Poor leadership adds to rise of quiet quitting
Poor leadership and unhappy workplace cultures are among the factors contributing to a rise in so-called “quiet quitters”.
One in three UK workers now label themselves as quiet quitters, showing up to work with the purpose of doing no more than what is required – effectively working strictly to their contract – to stay employed.
While many quiet quitters enjoy their work and simply want a better work-life balance, poor management and culture were found to be the two leading factors behind the trend, highlighting a need for business leaders to consider their role in engaging the workforce.

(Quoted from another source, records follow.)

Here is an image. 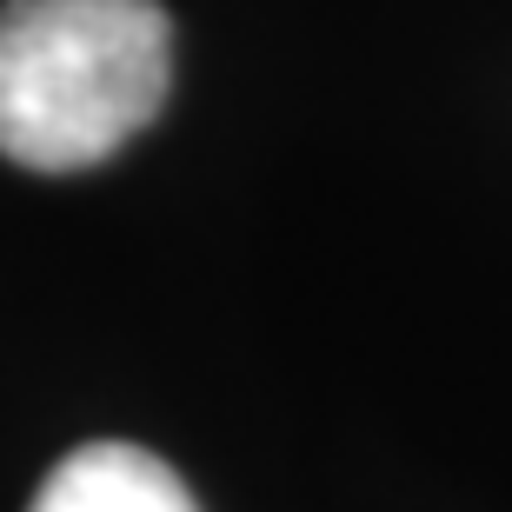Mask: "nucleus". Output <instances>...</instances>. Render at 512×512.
<instances>
[{
    "instance_id": "nucleus-2",
    "label": "nucleus",
    "mask_w": 512,
    "mask_h": 512,
    "mask_svg": "<svg viewBox=\"0 0 512 512\" xmlns=\"http://www.w3.org/2000/svg\"><path fill=\"white\" fill-rule=\"evenodd\" d=\"M27 512H200L167 459L127 439H94L40 479Z\"/></svg>"
},
{
    "instance_id": "nucleus-1",
    "label": "nucleus",
    "mask_w": 512,
    "mask_h": 512,
    "mask_svg": "<svg viewBox=\"0 0 512 512\" xmlns=\"http://www.w3.org/2000/svg\"><path fill=\"white\" fill-rule=\"evenodd\" d=\"M160 0H0V153L80 173L120 153L167 100Z\"/></svg>"
}]
</instances>
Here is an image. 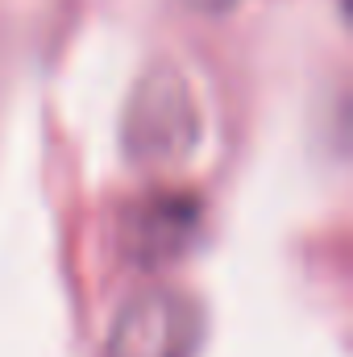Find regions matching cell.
Masks as SVG:
<instances>
[{
    "mask_svg": "<svg viewBox=\"0 0 353 357\" xmlns=\"http://www.w3.org/2000/svg\"><path fill=\"white\" fill-rule=\"evenodd\" d=\"M204 133L200 104L187 79L171 67H154L125 104L121 116V146L125 158L142 171H167L195 154Z\"/></svg>",
    "mask_w": 353,
    "mask_h": 357,
    "instance_id": "6da1fadb",
    "label": "cell"
},
{
    "mask_svg": "<svg viewBox=\"0 0 353 357\" xmlns=\"http://www.w3.org/2000/svg\"><path fill=\"white\" fill-rule=\"evenodd\" d=\"M204 341L200 307L179 291H146L129 299L108 333V357H195Z\"/></svg>",
    "mask_w": 353,
    "mask_h": 357,
    "instance_id": "7a4b0ae2",
    "label": "cell"
},
{
    "mask_svg": "<svg viewBox=\"0 0 353 357\" xmlns=\"http://www.w3.org/2000/svg\"><path fill=\"white\" fill-rule=\"evenodd\" d=\"M200 229V204L187 191H150L125 212L121 245L137 266H163L179 258Z\"/></svg>",
    "mask_w": 353,
    "mask_h": 357,
    "instance_id": "3957f363",
    "label": "cell"
},
{
    "mask_svg": "<svg viewBox=\"0 0 353 357\" xmlns=\"http://www.w3.org/2000/svg\"><path fill=\"white\" fill-rule=\"evenodd\" d=\"M191 13H200V17H225V13H233L241 0H183Z\"/></svg>",
    "mask_w": 353,
    "mask_h": 357,
    "instance_id": "277c9868",
    "label": "cell"
}]
</instances>
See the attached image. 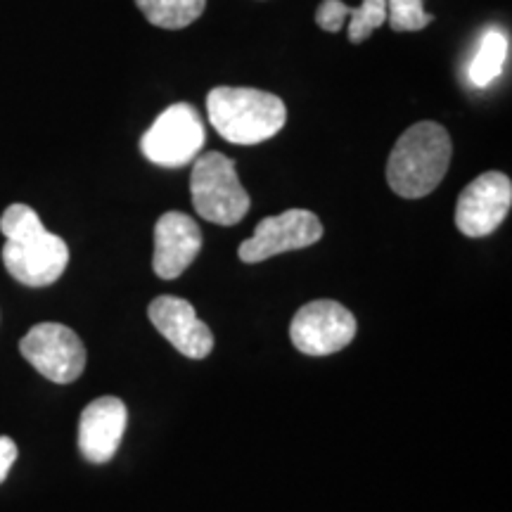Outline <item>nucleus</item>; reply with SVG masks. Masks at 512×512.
<instances>
[{
  "mask_svg": "<svg viewBox=\"0 0 512 512\" xmlns=\"http://www.w3.org/2000/svg\"><path fill=\"white\" fill-rule=\"evenodd\" d=\"M195 211L216 226H235L247 216L252 200L242 188L235 162L221 152H204L195 159L190 176Z\"/></svg>",
  "mask_w": 512,
  "mask_h": 512,
  "instance_id": "7ed1b4c3",
  "label": "nucleus"
},
{
  "mask_svg": "<svg viewBox=\"0 0 512 512\" xmlns=\"http://www.w3.org/2000/svg\"><path fill=\"white\" fill-rule=\"evenodd\" d=\"M17 460V444L10 437H0V484L8 477L10 467Z\"/></svg>",
  "mask_w": 512,
  "mask_h": 512,
  "instance_id": "a211bd4d",
  "label": "nucleus"
},
{
  "mask_svg": "<svg viewBox=\"0 0 512 512\" xmlns=\"http://www.w3.org/2000/svg\"><path fill=\"white\" fill-rule=\"evenodd\" d=\"M202 230L197 221L181 211H166L155 226L152 268L162 280H174L200 256Z\"/></svg>",
  "mask_w": 512,
  "mask_h": 512,
  "instance_id": "f8f14e48",
  "label": "nucleus"
},
{
  "mask_svg": "<svg viewBox=\"0 0 512 512\" xmlns=\"http://www.w3.org/2000/svg\"><path fill=\"white\" fill-rule=\"evenodd\" d=\"M19 351L46 380L69 384L86 368V347L72 328L60 323H38L19 342Z\"/></svg>",
  "mask_w": 512,
  "mask_h": 512,
  "instance_id": "39448f33",
  "label": "nucleus"
},
{
  "mask_svg": "<svg viewBox=\"0 0 512 512\" xmlns=\"http://www.w3.org/2000/svg\"><path fill=\"white\" fill-rule=\"evenodd\" d=\"M349 22V41L363 43L377 27L387 22V0H363L361 8H349L342 0H323L316 12V24L323 31L337 34L344 19Z\"/></svg>",
  "mask_w": 512,
  "mask_h": 512,
  "instance_id": "ddd939ff",
  "label": "nucleus"
},
{
  "mask_svg": "<svg viewBox=\"0 0 512 512\" xmlns=\"http://www.w3.org/2000/svg\"><path fill=\"white\" fill-rule=\"evenodd\" d=\"M505 57H508V36L498 29H489L479 43L477 55L472 57L467 76L477 88H486L501 76Z\"/></svg>",
  "mask_w": 512,
  "mask_h": 512,
  "instance_id": "2eb2a0df",
  "label": "nucleus"
},
{
  "mask_svg": "<svg viewBox=\"0 0 512 512\" xmlns=\"http://www.w3.org/2000/svg\"><path fill=\"white\" fill-rule=\"evenodd\" d=\"M387 19L394 31H420L434 17L422 8V0H387Z\"/></svg>",
  "mask_w": 512,
  "mask_h": 512,
  "instance_id": "dca6fc26",
  "label": "nucleus"
},
{
  "mask_svg": "<svg viewBox=\"0 0 512 512\" xmlns=\"http://www.w3.org/2000/svg\"><path fill=\"white\" fill-rule=\"evenodd\" d=\"M451 164V138L434 121H420L401 133L387 162V183L399 197L420 200L444 181Z\"/></svg>",
  "mask_w": 512,
  "mask_h": 512,
  "instance_id": "f257e3e1",
  "label": "nucleus"
},
{
  "mask_svg": "<svg viewBox=\"0 0 512 512\" xmlns=\"http://www.w3.org/2000/svg\"><path fill=\"white\" fill-rule=\"evenodd\" d=\"M356 337V318L347 306L318 299L302 306L292 318L290 339L306 356H330L349 347Z\"/></svg>",
  "mask_w": 512,
  "mask_h": 512,
  "instance_id": "423d86ee",
  "label": "nucleus"
},
{
  "mask_svg": "<svg viewBox=\"0 0 512 512\" xmlns=\"http://www.w3.org/2000/svg\"><path fill=\"white\" fill-rule=\"evenodd\" d=\"M323 238V223L309 209H287L278 216H268L254 228V235L240 245V259L245 264H259L271 256L294 252L316 245Z\"/></svg>",
  "mask_w": 512,
  "mask_h": 512,
  "instance_id": "6e6552de",
  "label": "nucleus"
},
{
  "mask_svg": "<svg viewBox=\"0 0 512 512\" xmlns=\"http://www.w3.org/2000/svg\"><path fill=\"white\" fill-rule=\"evenodd\" d=\"M128 422L126 403L117 396H100L83 408L79 420V448L95 465L110 463L119 451Z\"/></svg>",
  "mask_w": 512,
  "mask_h": 512,
  "instance_id": "9b49d317",
  "label": "nucleus"
},
{
  "mask_svg": "<svg viewBox=\"0 0 512 512\" xmlns=\"http://www.w3.org/2000/svg\"><path fill=\"white\" fill-rule=\"evenodd\" d=\"M41 228H46L38 219V214L27 204H10L8 209L0 216V233L5 235V240H22L27 235L38 233Z\"/></svg>",
  "mask_w": 512,
  "mask_h": 512,
  "instance_id": "f3484780",
  "label": "nucleus"
},
{
  "mask_svg": "<svg viewBox=\"0 0 512 512\" xmlns=\"http://www.w3.org/2000/svg\"><path fill=\"white\" fill-rule=\"evenodd\" d=\"M512 204V183L501 171H486L460 192L456 226L467 238H486L501 226Z\"/></svg>",
  "mask_w": 512,
  "mask_h": 512,
  "instance_id": "1a4fd4ad",
  "label": "nucleus"
},
{
  "mask_svg": "<svg viewBox=\"0 0 512 512\" xmlns=\"http://www.w3.org/2000/svg\"><path fill=\"white\" fill-rule=\"evenodd\" d=\"M147 318L155 325L159 335L169 339L171 347L181 351L183 356L207 358L214 349V335H211L209 325L197 318L195 309L188 299L171 297V294H162L147 309Z\"/></svg>",
  "mask_w": 512,
  "mask_h": 512,
  "instance_id": "9d476101",
  "label": "nucleus"
},
{
  "mask_svg": "<svg viewBox=\"0 0 512 512\" xmlns=\"http://www.w3.org/2000/svg\"><path fill=\"white\" fill-rule=\"evenodd\" d=\"M3 264L17 283L48 287L62 278L69 264V247L60 235L41 228L22 240H5Z\"/></svg>",
  "mask_w": 512,
  "mask_h": 512,
  "instance_id": "0eeeda50",
  "label": "nucleus"
},
{
  "mask_svg": "<svg viewBox=\"0 0 512 512\" xmlns=\"http://www.w3.org/2000/svg\"><path fill=\"white\" fill-rule=\"evenodd\" d=\"M136 5L159 29H185L202 17L207 0H136Z\"/></svg>",
  "mask_w": 512,
  "mask_h": 512,
  "instance_id": "4468645a",
  "label": "nucleus"
},
{
  "mask_svg": "<svg viewBox=\"0 0 512 512\" xmlns=\"http://www.w3.org/2000/svg\"><path fill=\"white\" fill-rule=\"evenodd\" d=\"M207 114L219 136L235 145L264 143L287 124L285 102L259 88H214L207 95Z\"/></svg>",
  "mask_w": 512,
  "mask_h": 512,
  "instance_id": "f03ea898",
  "label": "nucleus"
},
{
  "mask_svg": "<svg viewBox=\"0 0 512 512\" xmlns=\"http://www.w3.org/2000/svg\"><path fill=\"white\" fill-rule=\"evenodd\" d=\"M204 140V124L200 112L188 102H178L164 110L155 124L145 131L140 140V150L152 164L164 169H181L200 157Z\"/></svg>",
  "mask_w": 512,
  "mask_h": 512,
  "instance_id": "20e7f679",
  "label": "nucleus"
}]
</instances>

The findings emerge in analysis of 3,000 UK workers by BetterUp, published by HR Director.
The research revealed that 14% of respondents are ‘thrivers’ – those who have found the sweet spot between work and life, able to maintain high levels of wellbeing and engagement at work.
Thrivers are more resilient (14%), have higher purpose and meaning in their work (26%), and have a greater sense of agency and ability to achieve goals (27%). These workers also fare slightly better at emotional and physical wellbeing and stress management.
Quiet quitters have made a trade-off between engagement and wellbeing. This group are 26% better at stress management, 29% better rested and 24% less likely to suffer burnout, especially in comparison to “workaholics” – those who are engaged but have low work-life balance.
However, they tend to suffer in terms of job performance and sense of belonging. They feel a lower sense of purpose at work (16%), have less motivation to continue to learn and grow within their roles (13%) and show less organisational commitment than workaholics (13%).
These highlight the challenges facing employers struggling to retain and attract talent and to boost productivity.
The survey also comes at a time when thousands of workers take industrial action for improved pay and conditions.